Le Game Pass a déjà beaucoup changé le paysage vidéo ludique.
Le Game Pass a déjà beaucoup changé le paysage vidéo ludique.

Il semblerait donc que l'on ne s'enrichisse pas avec un contrat Game Pass. En revanche, on a la sécurité de l’emploi. Et les chances que le jeu rencontre un succès surprise sont de toute façon minimes avec la masse de nouveaux jeux qui sortent constamment. « Tout cela est ambivalent. L'accord nous donne de la visibilité, mais en contrepartie, il cannibalise les ventes sur Steam, » explique Patrick*, développeur indépendant. On parle d’une perte de revenus de cinq à dix pour cent pour cent pour la plateforme de valve.
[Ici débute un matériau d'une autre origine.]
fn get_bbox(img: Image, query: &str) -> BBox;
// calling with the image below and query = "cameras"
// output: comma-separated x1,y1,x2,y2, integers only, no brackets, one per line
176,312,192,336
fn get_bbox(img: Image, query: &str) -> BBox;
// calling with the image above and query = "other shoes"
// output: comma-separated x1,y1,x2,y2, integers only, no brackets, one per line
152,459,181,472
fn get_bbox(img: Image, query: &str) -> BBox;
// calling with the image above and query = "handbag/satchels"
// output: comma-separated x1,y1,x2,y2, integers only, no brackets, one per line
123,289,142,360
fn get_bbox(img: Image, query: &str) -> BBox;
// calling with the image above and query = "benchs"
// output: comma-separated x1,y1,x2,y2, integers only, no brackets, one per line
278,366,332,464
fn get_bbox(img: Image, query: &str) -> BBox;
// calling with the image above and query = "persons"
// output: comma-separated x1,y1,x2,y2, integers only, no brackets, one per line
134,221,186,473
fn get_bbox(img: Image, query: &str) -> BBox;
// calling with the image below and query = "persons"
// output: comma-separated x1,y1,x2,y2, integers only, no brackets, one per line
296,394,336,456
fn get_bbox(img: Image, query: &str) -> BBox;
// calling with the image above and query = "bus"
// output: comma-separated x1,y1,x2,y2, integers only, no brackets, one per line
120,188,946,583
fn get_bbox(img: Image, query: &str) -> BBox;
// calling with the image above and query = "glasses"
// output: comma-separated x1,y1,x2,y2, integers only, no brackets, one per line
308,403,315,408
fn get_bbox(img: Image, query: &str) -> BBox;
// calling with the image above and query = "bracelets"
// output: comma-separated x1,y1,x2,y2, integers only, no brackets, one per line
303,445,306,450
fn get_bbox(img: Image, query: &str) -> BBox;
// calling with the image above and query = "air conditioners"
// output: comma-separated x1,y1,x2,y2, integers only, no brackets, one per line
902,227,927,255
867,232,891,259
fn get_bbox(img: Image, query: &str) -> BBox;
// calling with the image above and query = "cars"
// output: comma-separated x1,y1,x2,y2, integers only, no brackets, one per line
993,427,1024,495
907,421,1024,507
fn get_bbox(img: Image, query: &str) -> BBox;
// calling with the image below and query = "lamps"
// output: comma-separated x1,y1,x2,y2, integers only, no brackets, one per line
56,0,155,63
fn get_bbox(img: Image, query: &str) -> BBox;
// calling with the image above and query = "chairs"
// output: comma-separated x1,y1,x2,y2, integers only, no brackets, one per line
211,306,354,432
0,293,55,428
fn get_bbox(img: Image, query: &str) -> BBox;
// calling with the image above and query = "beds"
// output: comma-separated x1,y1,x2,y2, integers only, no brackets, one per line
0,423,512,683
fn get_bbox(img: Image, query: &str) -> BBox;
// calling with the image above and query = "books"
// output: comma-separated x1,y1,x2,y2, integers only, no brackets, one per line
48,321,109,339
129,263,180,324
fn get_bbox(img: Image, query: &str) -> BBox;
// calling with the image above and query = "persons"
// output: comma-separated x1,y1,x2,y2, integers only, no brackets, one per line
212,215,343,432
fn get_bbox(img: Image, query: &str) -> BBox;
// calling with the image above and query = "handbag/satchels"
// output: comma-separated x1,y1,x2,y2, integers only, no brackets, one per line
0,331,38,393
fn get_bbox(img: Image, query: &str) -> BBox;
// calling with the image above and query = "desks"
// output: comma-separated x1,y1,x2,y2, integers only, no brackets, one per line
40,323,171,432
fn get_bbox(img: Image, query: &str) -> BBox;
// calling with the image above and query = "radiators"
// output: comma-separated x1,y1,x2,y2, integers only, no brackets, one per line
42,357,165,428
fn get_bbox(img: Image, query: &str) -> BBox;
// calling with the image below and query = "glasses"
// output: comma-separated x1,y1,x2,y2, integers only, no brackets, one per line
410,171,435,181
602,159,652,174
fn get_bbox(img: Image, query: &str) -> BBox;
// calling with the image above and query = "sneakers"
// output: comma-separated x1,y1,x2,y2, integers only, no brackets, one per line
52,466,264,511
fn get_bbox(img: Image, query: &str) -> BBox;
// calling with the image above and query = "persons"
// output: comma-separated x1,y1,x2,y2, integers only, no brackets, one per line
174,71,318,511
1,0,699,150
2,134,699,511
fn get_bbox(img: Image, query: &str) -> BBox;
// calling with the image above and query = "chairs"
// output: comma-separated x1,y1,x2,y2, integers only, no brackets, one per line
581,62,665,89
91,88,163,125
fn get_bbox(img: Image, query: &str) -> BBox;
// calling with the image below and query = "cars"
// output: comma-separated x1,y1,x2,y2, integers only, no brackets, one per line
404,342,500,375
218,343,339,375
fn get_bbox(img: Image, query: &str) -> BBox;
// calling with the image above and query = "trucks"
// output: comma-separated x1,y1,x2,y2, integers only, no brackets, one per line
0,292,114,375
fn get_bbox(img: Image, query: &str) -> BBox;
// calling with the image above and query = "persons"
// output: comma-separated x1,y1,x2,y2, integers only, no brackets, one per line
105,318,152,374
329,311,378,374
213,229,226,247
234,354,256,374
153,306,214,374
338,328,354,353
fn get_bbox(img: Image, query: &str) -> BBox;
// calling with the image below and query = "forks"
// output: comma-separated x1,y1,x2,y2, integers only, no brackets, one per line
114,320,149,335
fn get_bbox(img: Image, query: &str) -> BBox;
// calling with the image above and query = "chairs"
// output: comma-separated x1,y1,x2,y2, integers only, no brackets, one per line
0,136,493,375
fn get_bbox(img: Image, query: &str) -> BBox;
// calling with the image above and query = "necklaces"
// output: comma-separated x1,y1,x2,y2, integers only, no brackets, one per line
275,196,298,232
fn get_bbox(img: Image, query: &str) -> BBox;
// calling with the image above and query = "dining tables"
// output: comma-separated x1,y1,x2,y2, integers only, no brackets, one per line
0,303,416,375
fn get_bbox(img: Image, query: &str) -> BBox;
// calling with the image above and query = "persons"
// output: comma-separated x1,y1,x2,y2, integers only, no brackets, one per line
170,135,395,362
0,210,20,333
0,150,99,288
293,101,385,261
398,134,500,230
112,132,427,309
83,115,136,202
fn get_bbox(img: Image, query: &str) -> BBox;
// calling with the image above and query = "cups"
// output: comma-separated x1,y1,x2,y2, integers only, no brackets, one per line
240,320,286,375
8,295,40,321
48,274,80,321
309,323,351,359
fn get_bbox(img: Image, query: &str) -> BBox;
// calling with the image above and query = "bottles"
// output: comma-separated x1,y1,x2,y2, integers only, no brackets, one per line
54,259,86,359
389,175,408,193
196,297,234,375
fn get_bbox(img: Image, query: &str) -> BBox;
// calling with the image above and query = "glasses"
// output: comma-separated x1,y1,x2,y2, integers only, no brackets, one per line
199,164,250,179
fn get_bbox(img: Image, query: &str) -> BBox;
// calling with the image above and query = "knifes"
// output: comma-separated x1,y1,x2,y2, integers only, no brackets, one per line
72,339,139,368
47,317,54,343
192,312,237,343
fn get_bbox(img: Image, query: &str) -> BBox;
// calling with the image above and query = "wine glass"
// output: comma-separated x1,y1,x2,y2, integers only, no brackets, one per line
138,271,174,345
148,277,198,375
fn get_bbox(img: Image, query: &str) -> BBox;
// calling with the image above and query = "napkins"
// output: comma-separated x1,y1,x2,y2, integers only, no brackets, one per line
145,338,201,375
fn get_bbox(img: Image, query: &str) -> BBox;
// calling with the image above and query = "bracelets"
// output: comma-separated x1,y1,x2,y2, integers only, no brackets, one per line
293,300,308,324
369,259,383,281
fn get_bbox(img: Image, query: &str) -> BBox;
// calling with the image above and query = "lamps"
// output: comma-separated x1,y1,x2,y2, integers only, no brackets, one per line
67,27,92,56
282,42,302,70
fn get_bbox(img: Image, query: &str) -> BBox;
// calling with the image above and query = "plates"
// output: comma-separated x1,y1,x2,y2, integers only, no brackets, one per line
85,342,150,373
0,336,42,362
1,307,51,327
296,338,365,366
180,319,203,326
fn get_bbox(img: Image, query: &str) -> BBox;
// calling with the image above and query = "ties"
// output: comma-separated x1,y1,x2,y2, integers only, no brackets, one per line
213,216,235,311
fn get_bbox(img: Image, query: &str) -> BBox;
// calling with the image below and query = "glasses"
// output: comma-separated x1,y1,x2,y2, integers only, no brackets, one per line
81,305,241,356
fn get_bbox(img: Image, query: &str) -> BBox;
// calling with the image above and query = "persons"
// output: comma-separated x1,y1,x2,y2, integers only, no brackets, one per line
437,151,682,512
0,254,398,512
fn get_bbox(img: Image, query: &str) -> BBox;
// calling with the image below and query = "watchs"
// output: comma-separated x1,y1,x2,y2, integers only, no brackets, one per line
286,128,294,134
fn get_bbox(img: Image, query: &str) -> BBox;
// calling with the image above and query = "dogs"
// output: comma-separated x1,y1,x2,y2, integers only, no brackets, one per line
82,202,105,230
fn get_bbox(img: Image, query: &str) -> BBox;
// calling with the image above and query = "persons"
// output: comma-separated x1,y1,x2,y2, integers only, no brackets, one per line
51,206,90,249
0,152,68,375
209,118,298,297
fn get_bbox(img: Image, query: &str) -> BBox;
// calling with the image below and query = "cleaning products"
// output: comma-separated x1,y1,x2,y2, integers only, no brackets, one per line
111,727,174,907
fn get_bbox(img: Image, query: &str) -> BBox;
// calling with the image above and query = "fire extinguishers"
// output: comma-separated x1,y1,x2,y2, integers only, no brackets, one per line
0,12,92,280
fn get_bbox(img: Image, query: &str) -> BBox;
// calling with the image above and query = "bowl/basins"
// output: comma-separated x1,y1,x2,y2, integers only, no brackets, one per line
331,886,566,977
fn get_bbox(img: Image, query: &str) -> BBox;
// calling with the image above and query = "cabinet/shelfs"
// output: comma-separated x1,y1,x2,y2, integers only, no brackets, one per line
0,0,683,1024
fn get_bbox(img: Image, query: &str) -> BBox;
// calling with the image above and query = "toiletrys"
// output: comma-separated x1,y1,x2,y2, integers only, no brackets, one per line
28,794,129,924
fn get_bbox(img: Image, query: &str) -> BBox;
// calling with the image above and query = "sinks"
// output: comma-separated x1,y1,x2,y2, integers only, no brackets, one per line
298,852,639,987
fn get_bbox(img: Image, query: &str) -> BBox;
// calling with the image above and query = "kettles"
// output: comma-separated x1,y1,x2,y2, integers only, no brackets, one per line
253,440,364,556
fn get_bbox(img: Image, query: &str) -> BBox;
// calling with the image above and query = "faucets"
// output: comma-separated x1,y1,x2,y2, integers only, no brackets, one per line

Steam est et reste l'une des principales sources de revenus, notamment pour les indépendants.

Par ailleurs, il existe bien entendu des studios internes qui développent des jeux pour ces services. Le Game Pass comprend tous les jeux des studios Microsoft comme Bethesda, Obsidian, 343 Industries et Rare. Netflix a également fait de bonnes acquisitions avec Boss Fight, Night School et Next Games. Ces studios n’ont plus à se soucier de la distribution. En revanche, ils seront probablement les premiers à ressentir les changements que les abonnements entraînent sur le développement des jeux.

L'abonnement à Netflix inclut désormais des jeux.
L'abonnement à Netflix inclut désormais des jeux.

Les jeux vont changer

« Les modèles d'abonnement auront un impact énorme sur la manière dont les studios de jeux se développent, » prédit le PDG de Spry Fox, David Edery. Son studio est à l’origine de la série Alphabear, un jeu de style Scrabble et a déjà fait l’expérience d’Apple Arcade avec Cozy Grove. Il a fait part de ses craintes à Simon Carless dans la newsletter GameDiscover. « Les services d'abonnement veulent que les jeux populaires reçoivent des mises à jour pour toujours. C’es pour cela qu’ils paient. » David se demande comment Valve et Epic vont réagir. Avec Steam, Valve possède la plus grande plateforme de jeux ; quant à Epic, elle possède l'une des marques de jeux les plus populaires avec Fortnite. « Je suis curieux de voir combien de temps Valve pourra maintenir des jeux premium. » Mais cela n’a pas changé du jour au lendemain. « Il a fallu l'arrivée de services comme Disney+ et la pandémie pour me convaincre de prendre plusieurs abonnements. » Il estime donc qu'il faudra dix à quinze ans pour que de grands changements se fassent sentir dans toute l’industrie gaming.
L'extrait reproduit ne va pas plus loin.